* [WORK INSTRUCTIONS]:
Output the data below exactly, images excluded.

##### DATA FOR THIS TASK #####

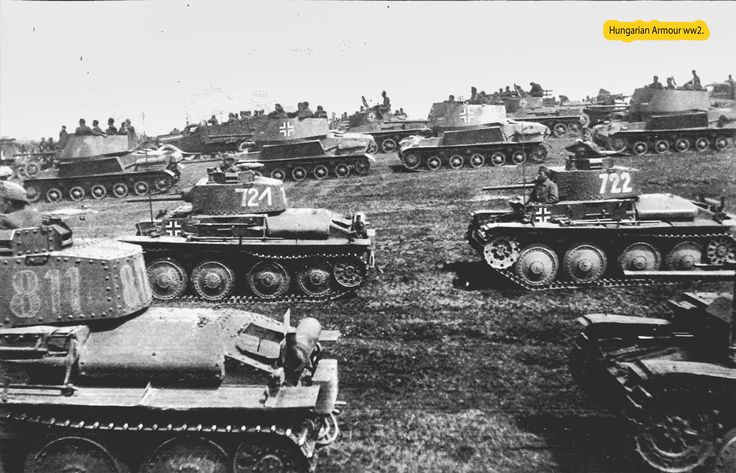 Hungarian armored forces.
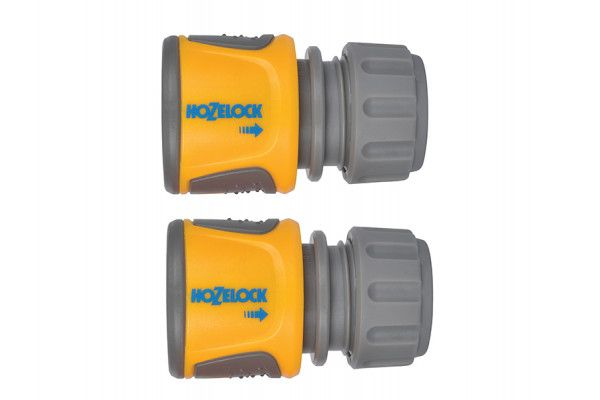 Hozelock 2070 Soft Touch Hose End Connector, Pack of 2
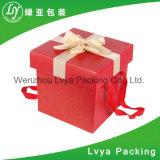 Preiswerter Zoll gedruckter kosmetischer Papierkasten für Geschenk-Verpackung
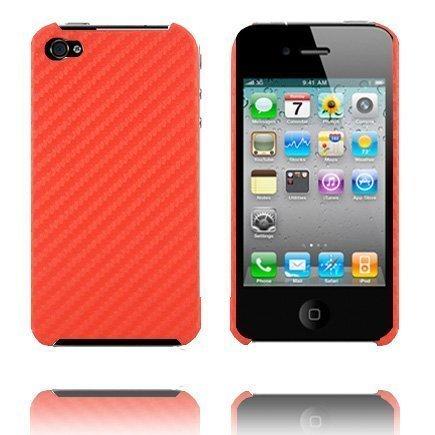 Carbonite Punainen Iphone 4 Suojakuori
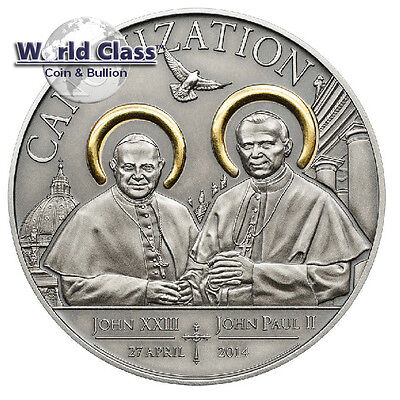 Tanzania 2014 1000 Shillings Canonization of the Popes 20g Silver Antique Coin
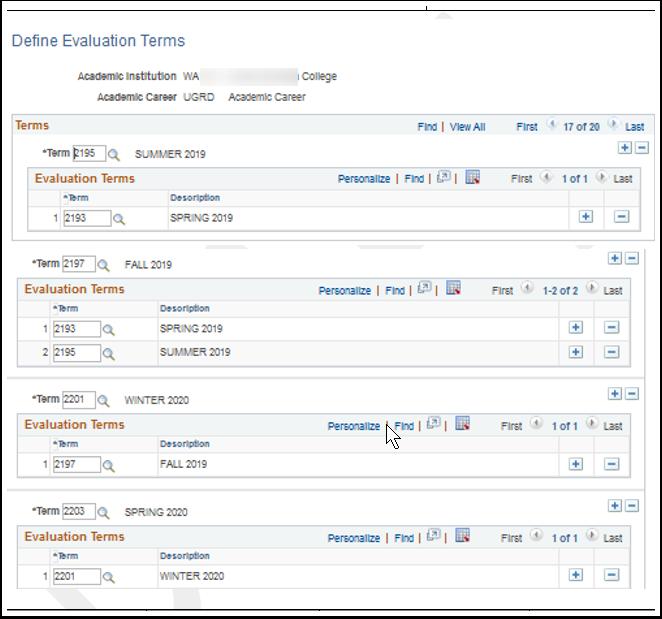 Define Evaluation Terms page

#####

* [EXERCISE OUTPUT]:
 Hungarian armored forces.
 Hozelock 2070 Soft Touch Hose End Connector, Pack of 2
 Preiswerter Zoll gedruckter kosmetischer Papierkasten für Geschenk-Verpackung
 Carbonite Punainen Iphone 4 Suojakuori
 Tanzania 2014 1000 Shillings Canonization of the Popes 20g Silver Antique Coin
 Define Evaluation Terms page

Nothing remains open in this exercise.